# EXERCISE TASK
Change "leafy green tree" to "broadleaf tree" everywhere in the entries below, leaving all other text as it stands, and reproduce them without the pictures.

[Entries from a collection]
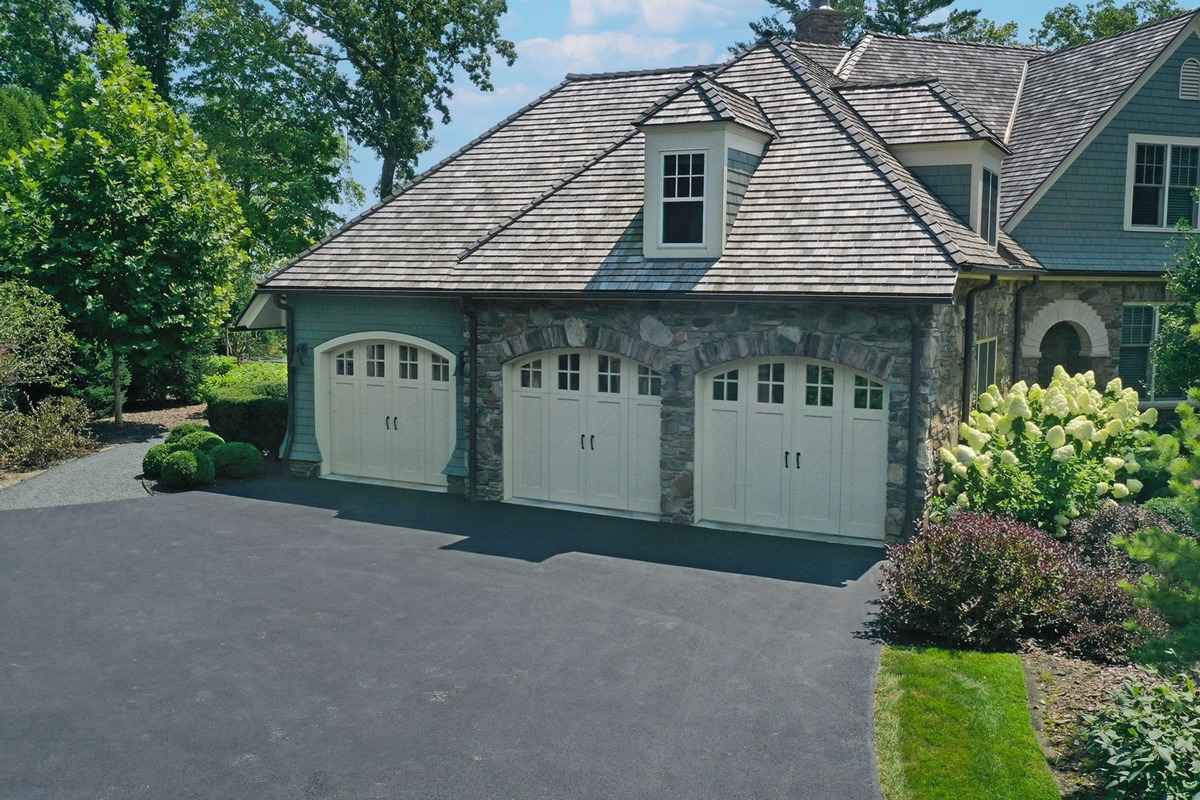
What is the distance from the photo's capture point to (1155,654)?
6.37m

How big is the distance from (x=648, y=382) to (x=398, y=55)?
83.6 feet

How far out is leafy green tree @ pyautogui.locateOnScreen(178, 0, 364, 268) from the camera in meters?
34.3

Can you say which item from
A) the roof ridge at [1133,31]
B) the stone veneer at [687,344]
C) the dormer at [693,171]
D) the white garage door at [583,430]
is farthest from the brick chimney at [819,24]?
the white garage door at [583,430]

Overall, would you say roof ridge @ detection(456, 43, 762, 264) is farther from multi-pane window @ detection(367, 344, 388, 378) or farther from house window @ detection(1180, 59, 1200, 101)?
house window @ detection(1180, 59, 1200, 101)

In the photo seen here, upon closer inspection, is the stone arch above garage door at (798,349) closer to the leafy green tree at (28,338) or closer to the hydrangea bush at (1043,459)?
the hydrangea bush at (1043,459)

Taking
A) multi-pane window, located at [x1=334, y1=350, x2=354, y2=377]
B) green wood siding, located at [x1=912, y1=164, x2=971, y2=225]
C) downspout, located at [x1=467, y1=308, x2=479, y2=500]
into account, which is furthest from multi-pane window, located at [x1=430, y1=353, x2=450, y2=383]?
green wood siding, located at [x1=912, y1=164, x2=971, y2=225]

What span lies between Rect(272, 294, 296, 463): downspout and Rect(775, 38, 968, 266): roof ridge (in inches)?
391

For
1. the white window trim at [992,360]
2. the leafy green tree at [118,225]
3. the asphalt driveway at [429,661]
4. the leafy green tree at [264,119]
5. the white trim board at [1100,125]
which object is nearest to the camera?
the asphalt driveway at [429,661]

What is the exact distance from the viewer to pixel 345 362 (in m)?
18.1

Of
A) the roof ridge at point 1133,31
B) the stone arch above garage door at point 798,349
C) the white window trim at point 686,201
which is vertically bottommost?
the stone arch above garage door at point 798,349

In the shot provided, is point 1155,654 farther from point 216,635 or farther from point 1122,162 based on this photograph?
point 1122,162

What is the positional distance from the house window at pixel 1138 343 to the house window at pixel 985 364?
140 inches

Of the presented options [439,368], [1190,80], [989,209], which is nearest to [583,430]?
[439,368]

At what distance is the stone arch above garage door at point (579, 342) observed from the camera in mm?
14625
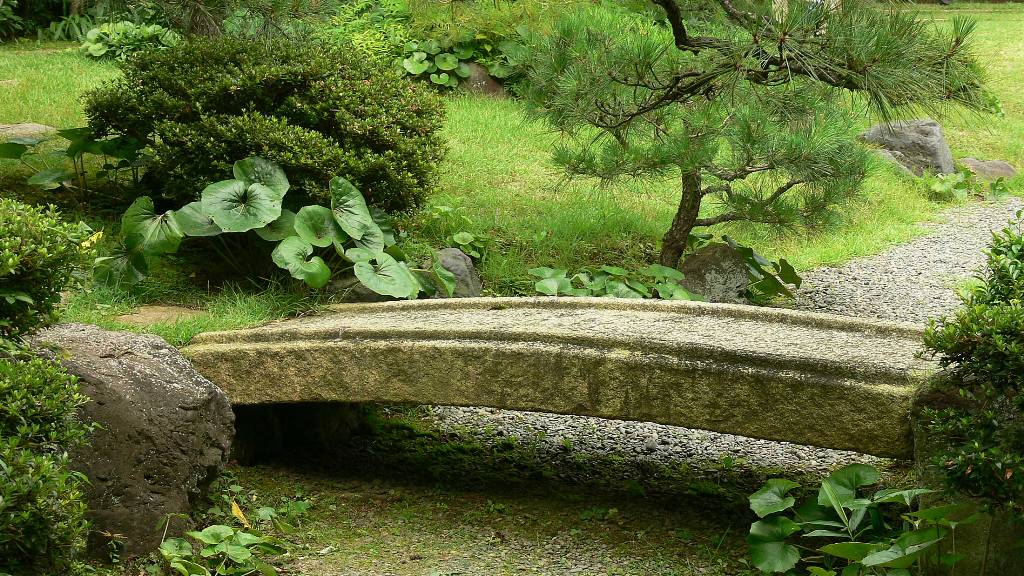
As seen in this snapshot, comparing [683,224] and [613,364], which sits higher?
[613,364]

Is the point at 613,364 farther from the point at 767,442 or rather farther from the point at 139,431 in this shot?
the point at 139,431

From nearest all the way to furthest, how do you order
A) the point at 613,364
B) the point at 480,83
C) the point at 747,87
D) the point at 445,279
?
the point at 613,364
the point at 747,87
the point at 445,279
the point at 480,83

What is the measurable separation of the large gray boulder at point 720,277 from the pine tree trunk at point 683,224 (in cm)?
13

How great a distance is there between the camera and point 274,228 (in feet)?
13.5

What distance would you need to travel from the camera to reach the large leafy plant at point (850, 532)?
2.49 m

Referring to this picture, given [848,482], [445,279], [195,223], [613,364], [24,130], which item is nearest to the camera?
→ [848,482]

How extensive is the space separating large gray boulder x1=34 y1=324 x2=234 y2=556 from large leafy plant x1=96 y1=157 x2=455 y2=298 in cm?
87

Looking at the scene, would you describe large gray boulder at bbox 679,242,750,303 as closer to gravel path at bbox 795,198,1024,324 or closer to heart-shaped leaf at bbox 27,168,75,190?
gravel path at bbox 795,198,1024,324

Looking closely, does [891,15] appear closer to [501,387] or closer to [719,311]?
[719,311]

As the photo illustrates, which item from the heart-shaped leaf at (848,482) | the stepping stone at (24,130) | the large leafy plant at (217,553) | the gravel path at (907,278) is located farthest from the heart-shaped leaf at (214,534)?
the stepping stone at (24,130)

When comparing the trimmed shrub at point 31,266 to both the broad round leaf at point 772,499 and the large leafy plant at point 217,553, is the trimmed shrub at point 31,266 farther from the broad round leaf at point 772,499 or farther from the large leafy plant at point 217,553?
the broad round leaf at point 772,499

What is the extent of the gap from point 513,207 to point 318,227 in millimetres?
2378

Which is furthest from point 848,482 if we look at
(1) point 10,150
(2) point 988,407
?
(1) point 10,150

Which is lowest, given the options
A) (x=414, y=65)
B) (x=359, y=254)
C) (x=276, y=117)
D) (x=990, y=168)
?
(x=990, y=168)
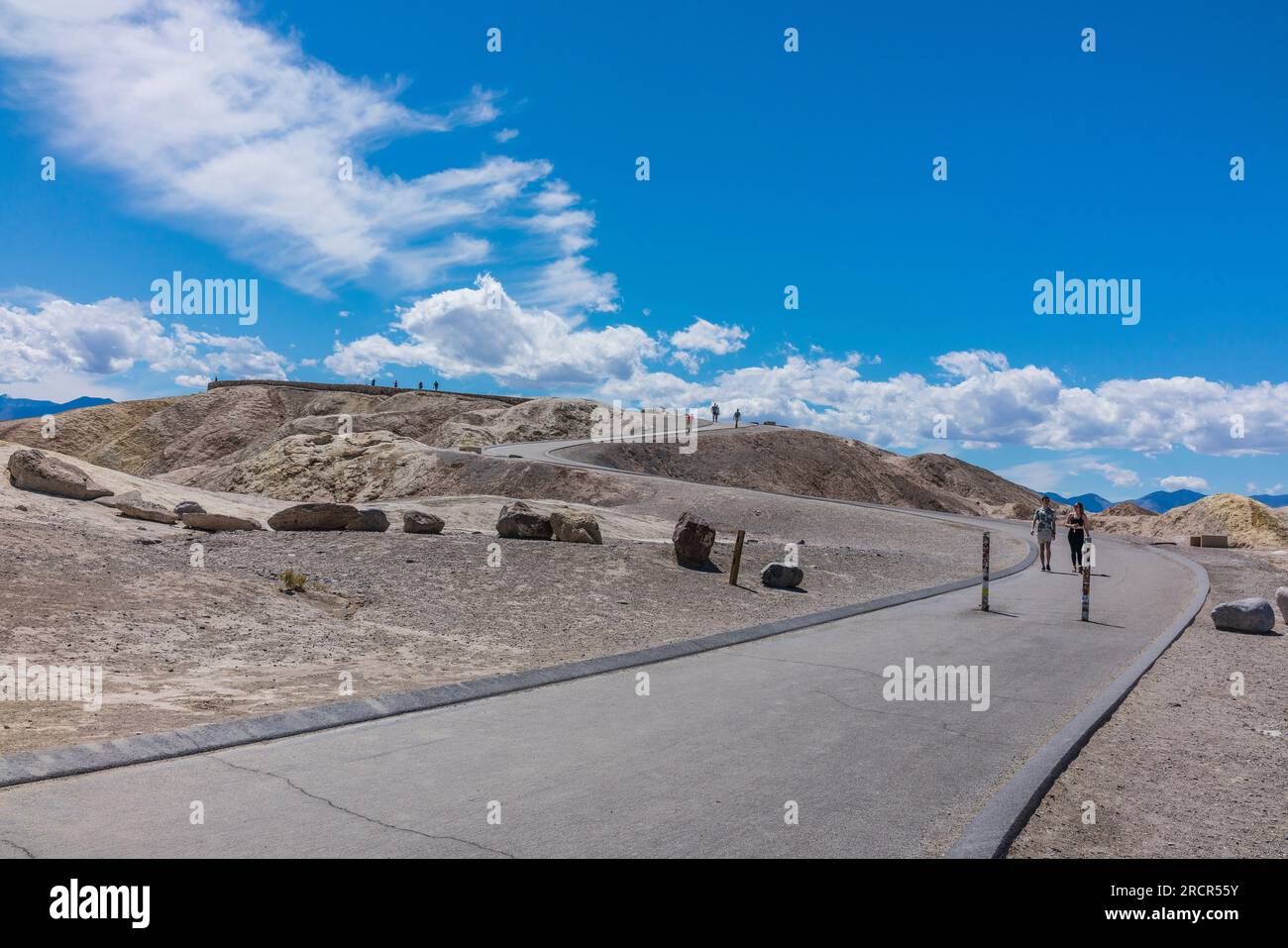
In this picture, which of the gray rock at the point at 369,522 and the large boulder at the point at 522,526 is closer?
the gray rock at the point at 369,522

# EXERCISE RESULT
What is the distance from the photo's capture point to (1155,654)?
6.37m

How big is the distance from (x=648, y=382) to (x=398, y=55)?
83.6 feet

How far out is broadleaf tree @ pyautogui.locateOnScreen(178, 0, 364, 268) from the camera in meters?
34.3

Can you say which item from
A) the roof ridge at [1133,31]
B) the stone veneer at [687,344]
C) the dormer at [693,171]
D) the white garage door at [583,430]
is farthest from the brick chimney at [819,24]?
the white garage door at [583,430]

Overall, would you say roof ridge @ detection(456, 43, 762, 264) is farther from multi-pane window @ detection(367, 344, 388, 378) or farther from house window @ detection(1180, 59, 1200, 101)?
house window @ detection(1180, 59, 1200, 101)

In the photo seen here, upon closer inspection, is the stone arch above garage door at (798,349) closer to the broadleaf tree at (28,338) or closer to the hydrangea bush at (1043,459)?
the hydrangea bush at (1043,459)

Taking
A) multi-pane window, located at [x1=334, y1=350, x2=354, y2=377]
B) green wood siding, located at [x1=912, y1=164, x2=971, y2=225]
C) downspout, located at [x1=467, y1=308, x2=479, y2=500]
into account, which is furthest from multi-pane window, located at [x1=430, y1=353, x2=450, y2=383]?
green wood siding, located at [x1=912, y1=164, x2=971, y2=225]

What span lies between Rect(272, 294, 296, 463): downspout and Rect(775, 38, 968, 266): roof ridge (in inches)?
391

For
1. the white window trim at [992,360]
2. the broadleaf tree at [118,225]
3. the asphalt driveway at [429,661]
4. the broadleaf tree at [264,119]
5. the white trim board at [1100,125]
which object is nearest to the camera?
the asphalt driveway at [429,661]

What is the exact distance from the viewer to pixel 345 362 (in m)?
18.1

Of
A) the roof ridge at point 1133,31
B) the stone arch above garage door at point 798,349
C) the white window trim at point 686,201
which is vertically bottommost?
the stone arch above garage door at point 798,349

In the shot provided, is point 1155,654 farther from point 216,635 or farther from point 1122,162 based on this photograph?
point 1122,162

What is the positional distance from the house window at pixel 1138 343 to the house window at pixel 985 364?
140 inches

Of the presented options [439,368], [1190,80], [989,209], which is nearest to [583,430]?
[439,368]

At what distance is the stone arch above garage door at point (579, 342) observed from the camera in mm?
14625
As seen in this snapshot, comparing [683,224] and [613,364], which sits higher?
[613,364]

Is the point at 613,364 farther from the point at 767,442 or rather farther from the point at 139,431 in this shot?
the point at 139,431

From nearest all the way to furthest, how do you order
A) the point at 613,364
B) the point at 480,83
C) the point at 747,87
D) the point at 445,279
?
the point at 613,364
the point at 747,87
the point at 445,279
the point at 480,83

What is the measurable separation of the large gray boulder at point 720,277 from the pine tree trunk at point 683,224 (in cm)?
13

How great a distance is there between the camera and point 274,228 (in feet)?
13.5

What distance would you need to travel from the camera to reach the large leafy plant at point (850, 532)?
2.49 m

Referring to this picture, given [848,482], [445,279], [195,223], [613,364], [24,130], which item is nearest to the camera?
→ [848,482]

How extensive is the space separating large gray boulder x1=34 y1=324 x2=234 y2=556 from large leafy plant x1=96 y1=157 x2=455 y2=298 in cm?
87

Looking at the scene, would you describe large gray boulder at bbox 679,242,750,303 as closer to gravel path at bbox 795,198,1024,324 or closer to heart-shaped leaf at bbox 27,168,75,190?
gravel path at bbox 795,198,1024,324

Looking closely, does [891,15] appear closer to [501,387] or closer to [719,311]?
[719,311]

As the photo illustrates, which item from the heart-shaped leaf at (848,482) | the stepping stone at (24,130) | the large leafy plant at (217,553) | the gravel path at (907,278) is located farthest from the heart-shaped leaf at (214,534)?
the stepping stone at (24,130)

When comparing the trimmed shrub at point 31,266 to both the broad round leaf at point 772,499 and the large leafy plant at point 217,553, is the trimmed shrub at point 31,266 farther from the broad round leaf at point 772,499 or farther from the large leafy plant at point 217,553?
the broad round leaf at point 772,499

What is the extent of the gap from point 513,207 to point 318,227 in millimetres?
2378

Which is furthest from point 848,482 if we look at
(1) point 10,150
(2) point 988,407
?
(1) point 10,150

Which is lowest, given the options
A) (x=414, y=65)
B) (x=359, y=254)
C) (x=276, y=117)
D) (x=990, y=168)
?
(x=990, y=168)
In this picture, which of the gray rock at the point at 369,522 and the large boulder at the point at 522,526 is closer?
the gray rock at the point at 369,522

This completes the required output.